* begin Available records *

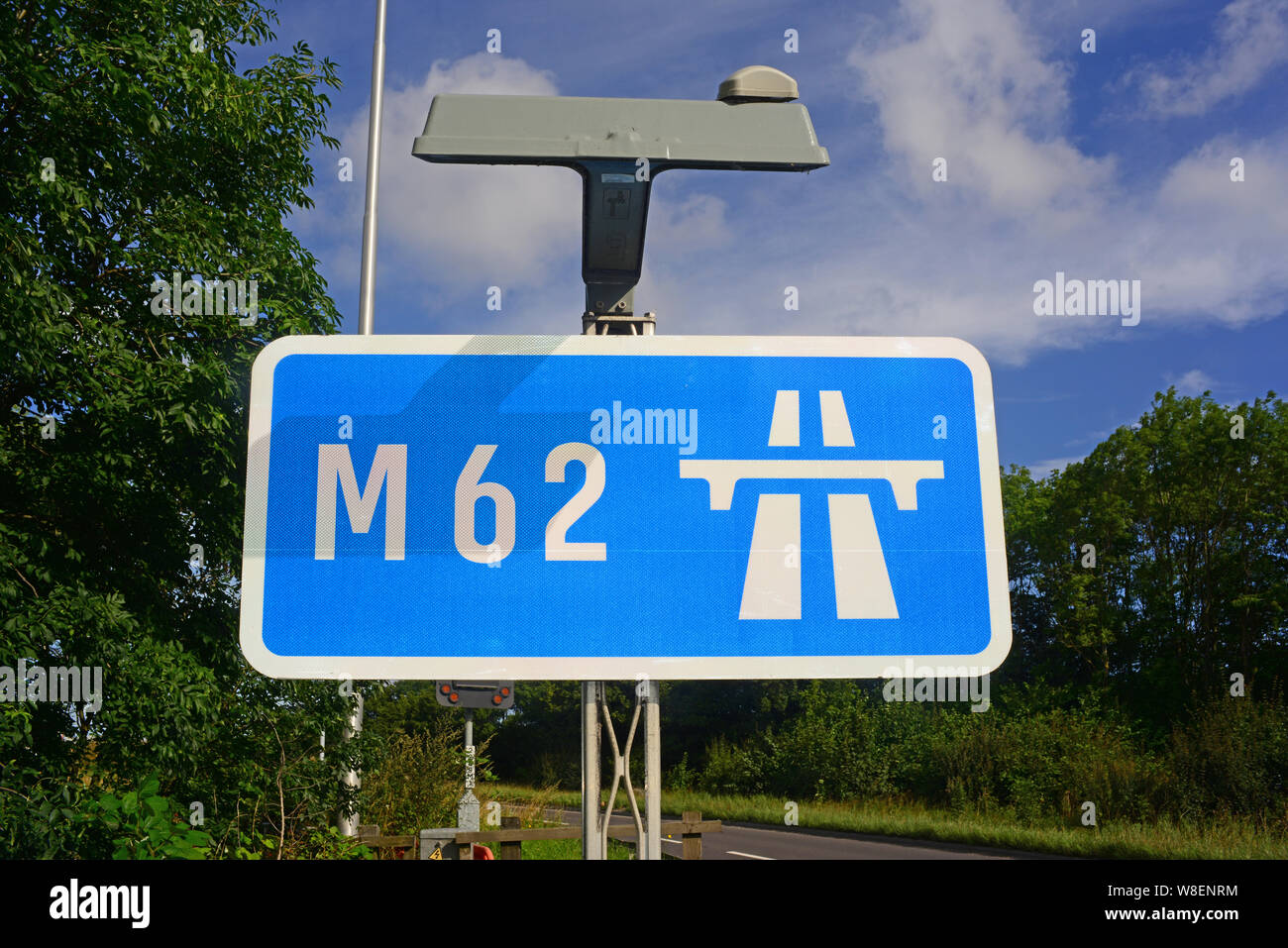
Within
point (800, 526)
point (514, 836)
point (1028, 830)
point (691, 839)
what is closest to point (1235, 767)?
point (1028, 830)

* end Available records *
* begin Available records *

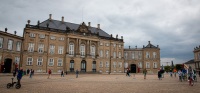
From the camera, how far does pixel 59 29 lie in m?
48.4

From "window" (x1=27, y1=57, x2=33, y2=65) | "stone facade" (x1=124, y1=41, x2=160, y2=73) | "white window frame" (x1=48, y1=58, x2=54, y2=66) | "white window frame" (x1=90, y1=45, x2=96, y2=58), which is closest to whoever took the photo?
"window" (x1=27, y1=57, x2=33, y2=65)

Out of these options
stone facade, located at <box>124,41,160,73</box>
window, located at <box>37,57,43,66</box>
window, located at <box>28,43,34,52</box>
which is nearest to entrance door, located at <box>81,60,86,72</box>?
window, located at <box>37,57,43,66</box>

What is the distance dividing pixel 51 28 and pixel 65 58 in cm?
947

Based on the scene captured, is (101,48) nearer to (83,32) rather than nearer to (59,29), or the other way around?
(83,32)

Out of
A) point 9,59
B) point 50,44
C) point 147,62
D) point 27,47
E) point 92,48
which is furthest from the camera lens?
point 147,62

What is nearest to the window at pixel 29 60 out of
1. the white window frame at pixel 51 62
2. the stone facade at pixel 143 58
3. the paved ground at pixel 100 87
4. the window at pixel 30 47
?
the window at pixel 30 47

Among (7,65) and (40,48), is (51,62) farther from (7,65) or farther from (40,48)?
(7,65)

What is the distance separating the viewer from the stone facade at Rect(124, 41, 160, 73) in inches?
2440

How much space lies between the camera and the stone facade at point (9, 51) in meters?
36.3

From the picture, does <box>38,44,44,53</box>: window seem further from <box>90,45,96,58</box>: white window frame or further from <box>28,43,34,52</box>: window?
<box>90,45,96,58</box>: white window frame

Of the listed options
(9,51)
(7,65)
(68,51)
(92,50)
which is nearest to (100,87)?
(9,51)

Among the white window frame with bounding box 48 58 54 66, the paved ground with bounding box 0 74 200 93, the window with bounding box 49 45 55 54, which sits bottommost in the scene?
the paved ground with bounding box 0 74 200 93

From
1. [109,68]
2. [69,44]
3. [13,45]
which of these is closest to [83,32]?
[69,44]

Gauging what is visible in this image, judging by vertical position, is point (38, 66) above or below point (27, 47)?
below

* end Available records *

* **What the task asks**: Determine how many lines of the listing above contain the word "located". Reply with the number alone.

* **Output**: 5